Caption-style text data

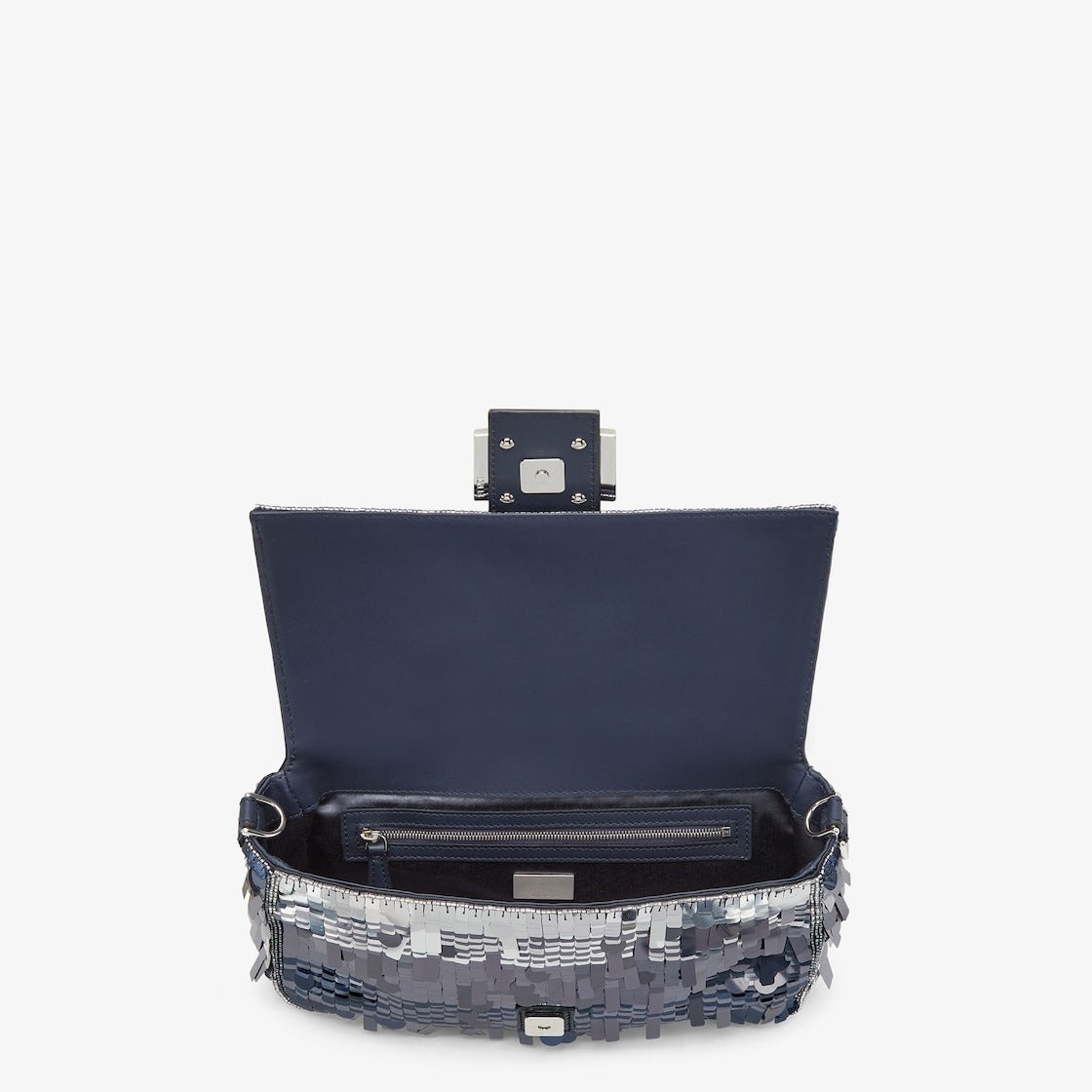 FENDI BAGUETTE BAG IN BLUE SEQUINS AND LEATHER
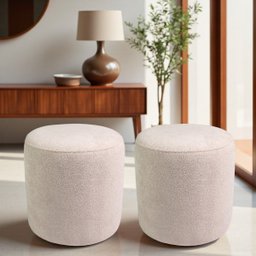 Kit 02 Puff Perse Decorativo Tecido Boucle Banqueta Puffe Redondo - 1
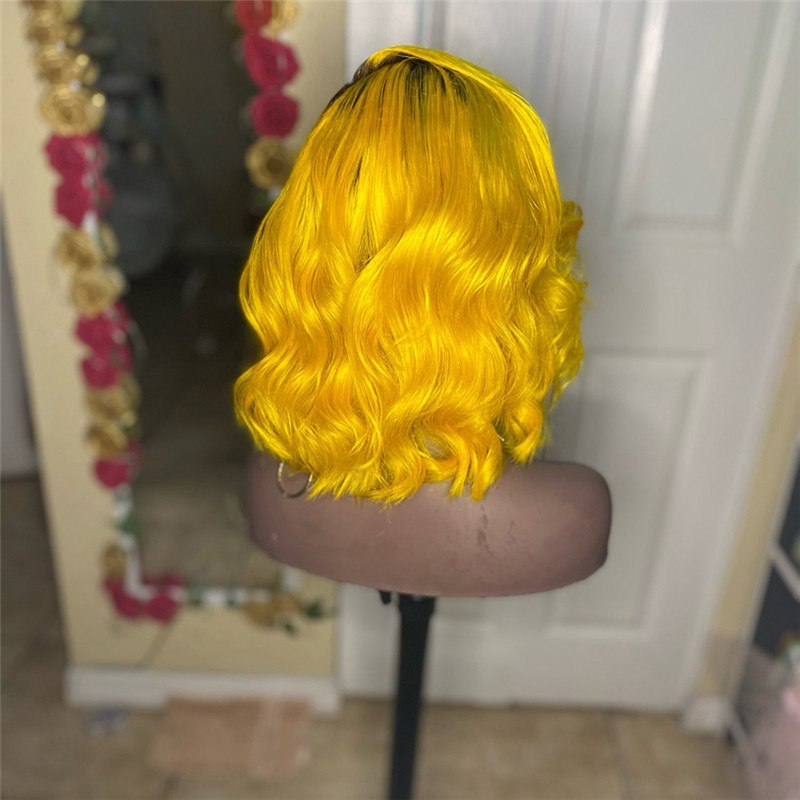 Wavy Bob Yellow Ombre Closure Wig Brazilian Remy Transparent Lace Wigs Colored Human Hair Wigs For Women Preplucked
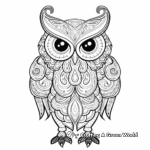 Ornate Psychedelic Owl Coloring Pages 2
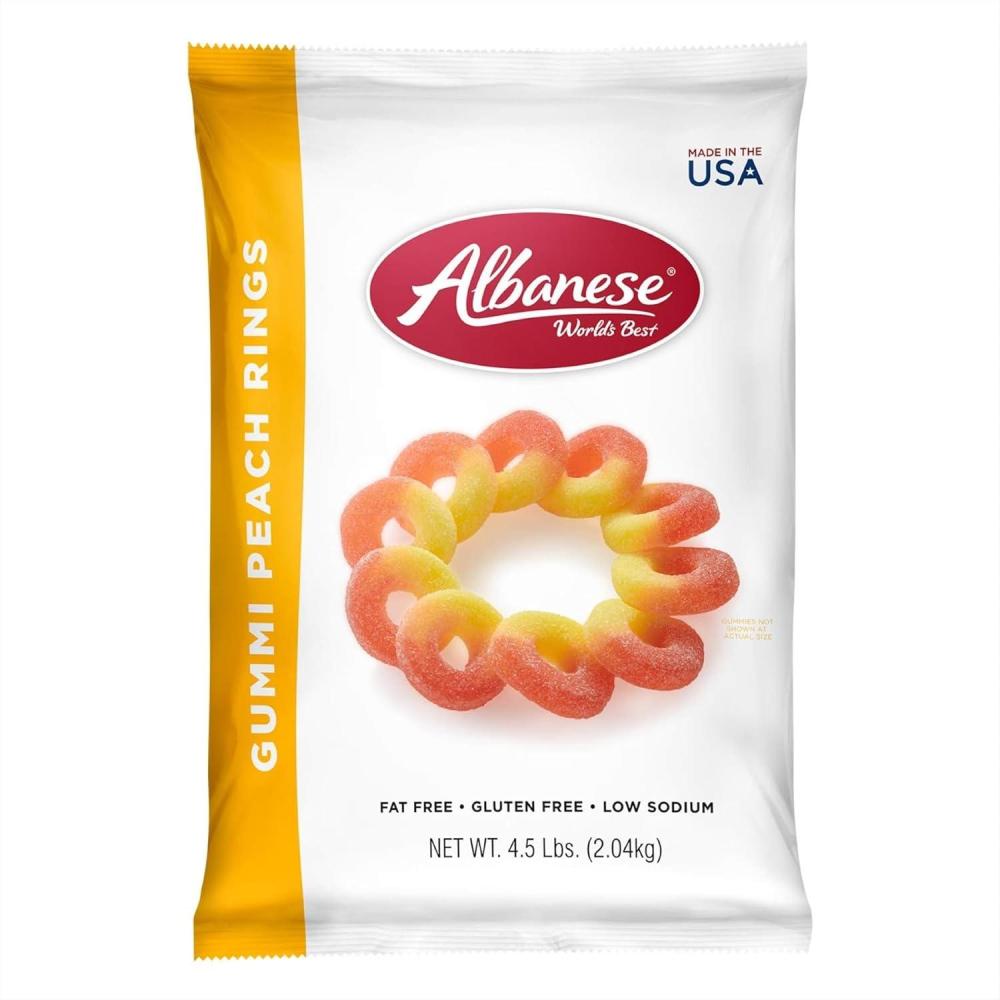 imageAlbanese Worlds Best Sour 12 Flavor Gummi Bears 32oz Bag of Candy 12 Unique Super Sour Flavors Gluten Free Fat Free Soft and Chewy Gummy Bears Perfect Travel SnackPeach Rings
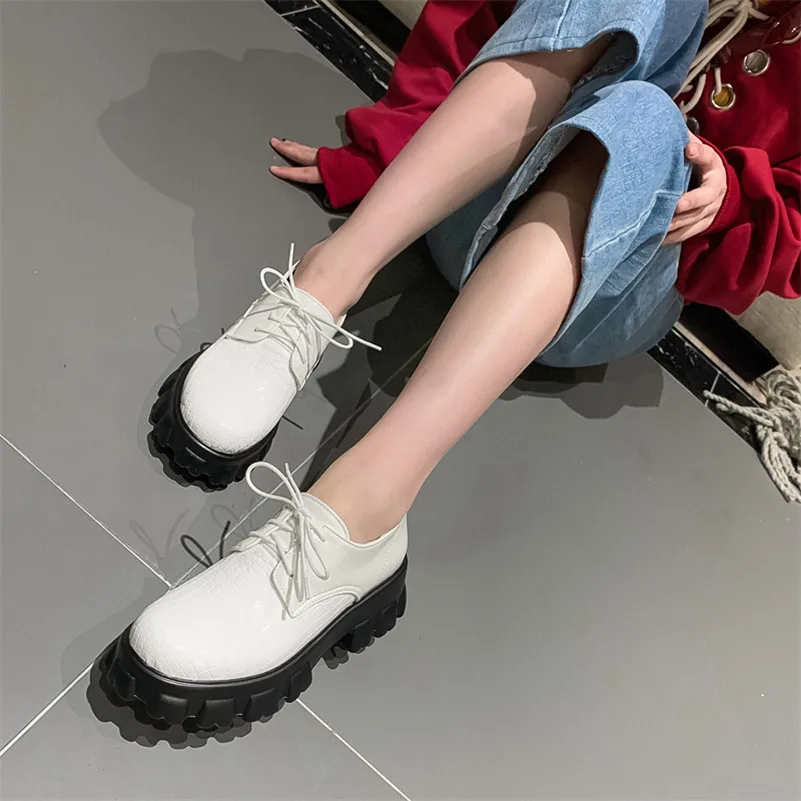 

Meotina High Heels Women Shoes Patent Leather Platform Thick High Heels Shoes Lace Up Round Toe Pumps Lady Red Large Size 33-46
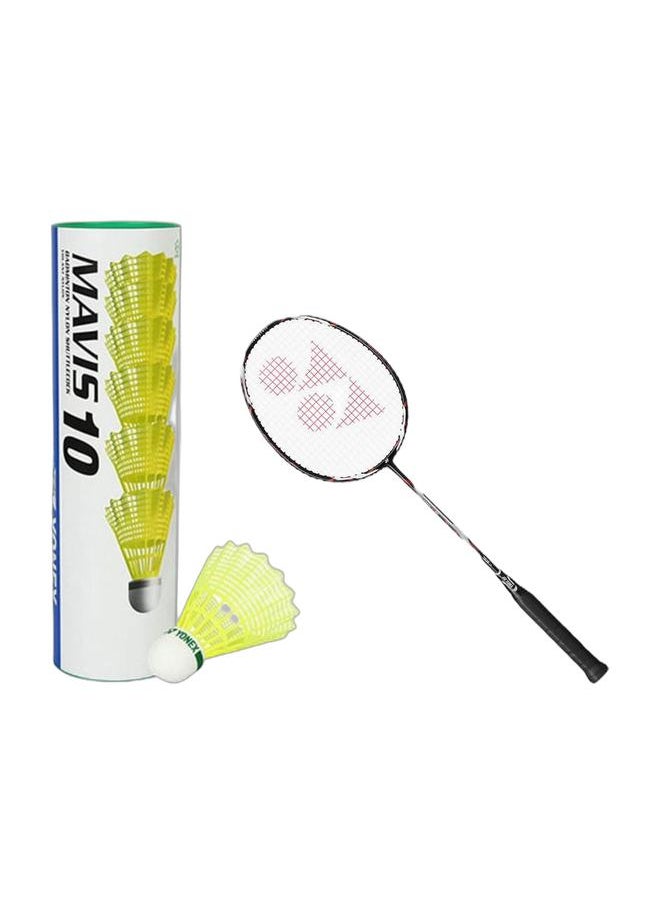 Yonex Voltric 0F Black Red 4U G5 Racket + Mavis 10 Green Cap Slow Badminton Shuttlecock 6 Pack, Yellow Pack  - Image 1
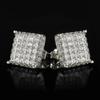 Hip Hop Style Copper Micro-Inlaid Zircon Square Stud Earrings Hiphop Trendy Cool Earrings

[Activity]
Restate all of the data word for word and include no pictures.

[Answer area]
 FENDI BAGUETTE BAG IN BLUE SEQUINS AND LEATHER
 Kit 02 Puff Perse Decorativo Tecido Boucle Banqueta Puffe Redondo - 1
 Wavy Bob Yellow Ombre Closure Wig Brazilian Remy Transparent Lace Wigs Colored Human Hair Wigs For Women Preplucked
 Ornate Psychedelic Owl Coloring Pages 2
 imageAlbanese Worlds Best Sour 12 Flavor Gummi Bears 32oz Bag of Candy 12 Unique Super Sour Flavors Gluten Free Fat Free Soft and Chewy Gummy Bears Perfect Travel SnackPeach Rings

Meotina High Heels Women Shoes Patent Leather Platform Thick High Heels Shoes Lace Up Round Toe Pumps Lady Red Large Size 33-46
 Yonex Voltric 0F Black Red 4U G5 Racket + Mavis 10 Green Cap Slow Badminton Shuttlecock 6 Pack, Yellow Pack  - Image 1
 Hip Hop Style Copper Micro-Inlaid Zircon Square Stud Earrings Hiphop Trendy Cool Earrings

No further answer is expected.